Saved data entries
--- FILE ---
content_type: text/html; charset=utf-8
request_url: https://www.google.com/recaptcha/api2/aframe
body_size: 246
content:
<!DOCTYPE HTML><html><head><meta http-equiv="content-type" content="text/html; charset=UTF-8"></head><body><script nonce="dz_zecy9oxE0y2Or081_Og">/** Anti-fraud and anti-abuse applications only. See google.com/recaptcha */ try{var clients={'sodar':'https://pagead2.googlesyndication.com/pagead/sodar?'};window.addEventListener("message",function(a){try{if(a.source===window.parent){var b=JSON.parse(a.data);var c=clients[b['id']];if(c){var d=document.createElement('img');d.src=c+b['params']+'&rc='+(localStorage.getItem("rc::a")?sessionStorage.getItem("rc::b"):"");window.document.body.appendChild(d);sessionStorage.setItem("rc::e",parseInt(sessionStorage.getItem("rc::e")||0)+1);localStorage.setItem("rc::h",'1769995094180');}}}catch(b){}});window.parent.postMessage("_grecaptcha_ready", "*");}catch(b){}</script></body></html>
---
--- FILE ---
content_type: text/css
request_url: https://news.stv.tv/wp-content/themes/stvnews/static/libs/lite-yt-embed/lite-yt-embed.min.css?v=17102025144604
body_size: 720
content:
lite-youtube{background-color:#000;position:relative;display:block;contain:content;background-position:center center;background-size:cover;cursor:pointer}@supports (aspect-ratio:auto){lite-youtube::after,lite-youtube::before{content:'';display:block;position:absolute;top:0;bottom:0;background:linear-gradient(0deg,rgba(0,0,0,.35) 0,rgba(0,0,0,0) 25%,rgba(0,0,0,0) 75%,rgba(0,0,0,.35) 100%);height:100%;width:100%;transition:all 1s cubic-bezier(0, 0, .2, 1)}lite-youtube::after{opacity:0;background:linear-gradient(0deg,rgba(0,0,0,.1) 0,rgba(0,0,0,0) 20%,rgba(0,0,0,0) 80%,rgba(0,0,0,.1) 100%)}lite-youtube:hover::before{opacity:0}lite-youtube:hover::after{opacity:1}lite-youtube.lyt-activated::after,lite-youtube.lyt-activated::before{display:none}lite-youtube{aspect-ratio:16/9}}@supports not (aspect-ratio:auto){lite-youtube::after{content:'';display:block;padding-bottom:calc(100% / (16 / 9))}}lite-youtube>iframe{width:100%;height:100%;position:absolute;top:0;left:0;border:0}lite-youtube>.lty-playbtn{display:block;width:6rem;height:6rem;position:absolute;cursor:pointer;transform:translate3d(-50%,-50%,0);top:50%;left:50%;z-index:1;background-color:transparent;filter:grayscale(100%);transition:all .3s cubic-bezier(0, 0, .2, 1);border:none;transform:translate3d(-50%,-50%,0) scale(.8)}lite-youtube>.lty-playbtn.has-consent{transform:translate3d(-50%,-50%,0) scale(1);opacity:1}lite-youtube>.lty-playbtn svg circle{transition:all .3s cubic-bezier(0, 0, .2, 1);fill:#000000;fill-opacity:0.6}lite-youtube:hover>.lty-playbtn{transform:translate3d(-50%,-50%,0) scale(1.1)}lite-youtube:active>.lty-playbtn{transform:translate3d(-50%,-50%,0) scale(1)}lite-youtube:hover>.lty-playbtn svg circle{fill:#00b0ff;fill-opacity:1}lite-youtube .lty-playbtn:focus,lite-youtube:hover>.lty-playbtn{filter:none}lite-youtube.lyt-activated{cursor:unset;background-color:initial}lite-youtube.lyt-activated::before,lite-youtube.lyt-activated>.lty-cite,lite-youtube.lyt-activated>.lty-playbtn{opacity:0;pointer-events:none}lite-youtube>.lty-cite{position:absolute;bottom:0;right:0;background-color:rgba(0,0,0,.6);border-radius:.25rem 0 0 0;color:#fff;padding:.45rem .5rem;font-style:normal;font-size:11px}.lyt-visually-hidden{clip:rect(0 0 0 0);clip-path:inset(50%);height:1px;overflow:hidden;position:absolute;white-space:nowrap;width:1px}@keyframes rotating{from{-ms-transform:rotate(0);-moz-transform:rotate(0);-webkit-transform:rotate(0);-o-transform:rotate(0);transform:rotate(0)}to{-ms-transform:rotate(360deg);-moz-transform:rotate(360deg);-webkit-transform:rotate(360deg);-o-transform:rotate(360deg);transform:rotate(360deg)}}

- _EXERCISE DIRECTIONS_
Check the records above and copy each line that has the string "text".

- _OUTPUT FOR THIS EXERCISE_
content_type: text/html; charset=utf-8
<!DOCTYPE HTML><html><head><meta http-equiv="content-type" content="text/html; charset=UTF-8"></head><body><script nonce="dz_zecy9oxE0y2Or081_Og">/** Anti-fraud and anti-abuse applications only. See google.com/recaptcha */ try{var clients={'sodar':'https://pagead2.googlesyndication.com/pagead/sodar?'};window.addEventListener("message",function(a){try{if(a.source===window.parent){var b=JSON.parse(a.data);var c=clients[b['id']];if(c){var d=document.createElement('img');d.src=c+b['params']+'&rc='+(localStorage.getItem("rc::a")?sessionStorage.getItem("rc::b"):"");window.document.body.appendChild(d);sessionStorage.setItem("rc::e",parseInt(sessionStorage.getItem("rc::e")||0)+1);localStorage.setItem("rc::h",'1769995094180');}}}catch(b){}});window.parent.postMessage("_grecaptcha_ready", "*");}catch(b){}</script></body></html>
content_type: text/css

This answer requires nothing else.